◆ **Material supplied**

----

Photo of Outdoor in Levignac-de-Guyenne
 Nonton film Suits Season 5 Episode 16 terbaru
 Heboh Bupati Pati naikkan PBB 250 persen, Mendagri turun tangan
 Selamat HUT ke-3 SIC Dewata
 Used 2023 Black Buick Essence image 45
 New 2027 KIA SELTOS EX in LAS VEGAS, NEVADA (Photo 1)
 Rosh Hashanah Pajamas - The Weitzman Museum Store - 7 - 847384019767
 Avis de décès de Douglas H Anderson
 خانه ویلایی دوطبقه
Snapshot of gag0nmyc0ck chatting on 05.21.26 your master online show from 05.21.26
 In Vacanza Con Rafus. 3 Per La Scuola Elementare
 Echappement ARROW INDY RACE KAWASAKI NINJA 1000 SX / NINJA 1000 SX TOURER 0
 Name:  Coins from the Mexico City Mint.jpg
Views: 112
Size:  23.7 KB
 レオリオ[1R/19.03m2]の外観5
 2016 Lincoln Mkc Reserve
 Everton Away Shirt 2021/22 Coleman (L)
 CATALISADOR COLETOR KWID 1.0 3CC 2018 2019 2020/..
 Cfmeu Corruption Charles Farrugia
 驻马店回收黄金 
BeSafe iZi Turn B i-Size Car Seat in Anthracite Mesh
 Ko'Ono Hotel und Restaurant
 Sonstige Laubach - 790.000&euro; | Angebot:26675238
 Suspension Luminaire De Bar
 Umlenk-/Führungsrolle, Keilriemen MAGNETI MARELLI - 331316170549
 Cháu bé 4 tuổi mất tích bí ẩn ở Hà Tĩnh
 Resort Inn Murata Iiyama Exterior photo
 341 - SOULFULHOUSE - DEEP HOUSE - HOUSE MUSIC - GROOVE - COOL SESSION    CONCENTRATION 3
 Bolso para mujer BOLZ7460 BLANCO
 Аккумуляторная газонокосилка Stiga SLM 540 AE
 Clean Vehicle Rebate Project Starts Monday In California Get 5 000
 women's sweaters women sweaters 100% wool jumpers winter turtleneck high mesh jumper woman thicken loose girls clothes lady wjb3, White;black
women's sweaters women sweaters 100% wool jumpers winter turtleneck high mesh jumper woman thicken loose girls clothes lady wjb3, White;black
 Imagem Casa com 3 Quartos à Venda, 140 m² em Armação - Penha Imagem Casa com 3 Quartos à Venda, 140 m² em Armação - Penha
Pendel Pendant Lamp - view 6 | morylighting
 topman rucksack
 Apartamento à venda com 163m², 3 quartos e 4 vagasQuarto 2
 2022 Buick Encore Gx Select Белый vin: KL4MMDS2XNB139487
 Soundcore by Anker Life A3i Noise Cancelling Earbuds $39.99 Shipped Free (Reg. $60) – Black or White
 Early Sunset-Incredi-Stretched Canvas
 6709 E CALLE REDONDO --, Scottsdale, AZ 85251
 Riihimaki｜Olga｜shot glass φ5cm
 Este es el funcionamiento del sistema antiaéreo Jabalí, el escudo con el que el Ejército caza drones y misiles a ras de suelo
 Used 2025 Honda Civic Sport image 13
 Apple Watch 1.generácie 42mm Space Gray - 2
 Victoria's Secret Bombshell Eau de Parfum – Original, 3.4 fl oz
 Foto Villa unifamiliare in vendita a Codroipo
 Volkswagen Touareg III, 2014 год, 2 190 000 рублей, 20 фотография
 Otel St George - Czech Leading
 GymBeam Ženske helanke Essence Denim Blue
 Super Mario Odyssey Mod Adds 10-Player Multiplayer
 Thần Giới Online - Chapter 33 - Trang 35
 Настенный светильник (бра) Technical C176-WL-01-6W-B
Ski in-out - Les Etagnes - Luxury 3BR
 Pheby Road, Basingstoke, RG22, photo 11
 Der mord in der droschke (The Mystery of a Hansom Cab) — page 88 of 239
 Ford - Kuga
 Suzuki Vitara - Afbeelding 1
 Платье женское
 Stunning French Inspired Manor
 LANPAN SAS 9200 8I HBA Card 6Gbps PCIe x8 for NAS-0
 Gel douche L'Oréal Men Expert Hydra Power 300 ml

----

◆ **Brief**
Every line in the records has to be written out again exactly.

◆ **Response to this exercise**
Photo of Outdoor in Levignac-de-Guyenne
 Nonton film Suits Season 5 Episode 16 terbaru
 Heboh Bupati Pati naikkan PBB 250 persen, Mendagri turun tangan
 Selamat HUT ke-3 SIC Dewata
 Used 2023 Black Buick Essence image 45
 New 2027 KIA SELTOS EX in LAS VEGAS, NEVADA (Photo 1)
 Rosh Hashanah Pajamas - The Weitzman Museum Store - 7 - 847384019767
 Avis de décès de Douglas H Anderson
 خانه ویلایی دوطبقه
Snapshot of gag0nmyc0ck chatting on 05.21.26 your master online show from 05.21.26
 In Vacanza Con Rafus. 3 Per La Scuola Elementare
 Echappement ARROW INDY RACE KAWASAKI NINJA 1000 SX / NINJA 1000 SX TOURER 0
 Name:  Coins from the Mexico City Mint.jpg
Views: 112
Size:  23.7 KB
 レオリオ[1R/19.03m2]の外観5
 2016 Lincoln Mkc Reserve
 Everton Away Shirt 2021/22 Coleman (L)
 CATALISADOR COLETOR KWID 1.0 3CC 2018 2019 2020/..
 Cfmeu Corruption Charles Farrugia
 驻马店回收黄金 
BeSafe iZi Turn B i-Size Car Seat in Anthracite Mesh
 Ko'Ono Hotel und Restaurant
 Sonstige Laubach - 790.000&euro; | Angebot:26675238
 Suspension Luminaire De Bar
 Umlenk-/Führungsrolle, Keilriemen MAGNETI MARELLI - 331316170549
 Cháu bé 4 tuổi mất tích bí ẩn ở Hà Tĩnh
 Resort Inn Murata Iiyama Exterior photo
 341 - SOULFULHOUSE - DEEP HOUSE - HOUSE MUSIC - GROOVE - COOL SESSION    CONCENTRATION 3
 Bolso para mujer BOLZ7460 BLANCO
 Аккумуляторная газонокосилка Stiga SLM 540 AE
 Clean Vehicle Rebate Project Starts Monday In California Get 5 000
 women's sweaters women sweaters 100% wool jumpers winter turtleneck high mesh jumper woman thicken loose girls clothes lady wjb3, White;black
women's sweaters women sweaters 100% wool jumpers winter turtleneck high mesh jumper woman thicken loose girls clothes lady wjb3, White;black
 Imagem Casa com 3 Quartos à Venda, 140 m² em Armação - Penha Imagem Casa com 3 Quartos à Venda, 140 m² em Armação - Penha
Pendel Pendant Lamp - view 6 | morylighting
 topman rucksack
 Apartamento à venda com 163m², 3 quartos e 4 vagasQuarto 2
 2022 Buick Encore Gx Select Белый vin: KL4MMDS2XNB139487
 Soundcore by Anker Life A3i Noise Cancelling Earbuds $39.99 Shipped Free (Reg. $60) – Black or White
 Early Sunset-Incredi-Stretched Canvas
 6709 E CALLE REDONDO --, Scottsdale, AZ 85251
 Riihimaki｜Olga｜shot glass φ5cm
 Este es el funcionamiento del sistema antiaéreo Jabalí, el escudo con el que el Ejército caza drones y misiles a ras de suelo
 Used 2025 Honda Civic Sport image 13
 Apple Watch 1.generácie 42mm Space Gray - 2
 Victoria's Secret Bombshell Eau de Parfum – Original, 3.4 fl oz
 Foto Villa unifamiliare in vendita a Codroipo
 Volkswagen Touareg III, 2014 год, 2 190 000 рублей, 20 фотография
 Otel St George - Czech Leading
 GymBeam Ženske helanke Essence Denim Blue
 Super Mario Odyssey Mod Adds 10-Player Multiplayer
 Thần Giới Online - Chapter 33 - Trang 35
 Настенный светильник (бра) Technical C176-WL-01-6W-B
Ski in-out - Les Etagnes - Luxury 3BR
 Pheby Road, Basingstoke, RG22, photo 11
 Der mord in der droschke (The Mystery of a Hansom Cab) — page 88 of 239
 Ford - Kuga
 Suzuki Vitara - Afbeelding 1
 Платье женское
 Stunning French Inspired Manor
 LANPAN SAS 9200 8I HBA Card 6Gbps PCIe x8 for NAS-0
 Gel douche L'Oréal Men Expert Hydra Power 300 ml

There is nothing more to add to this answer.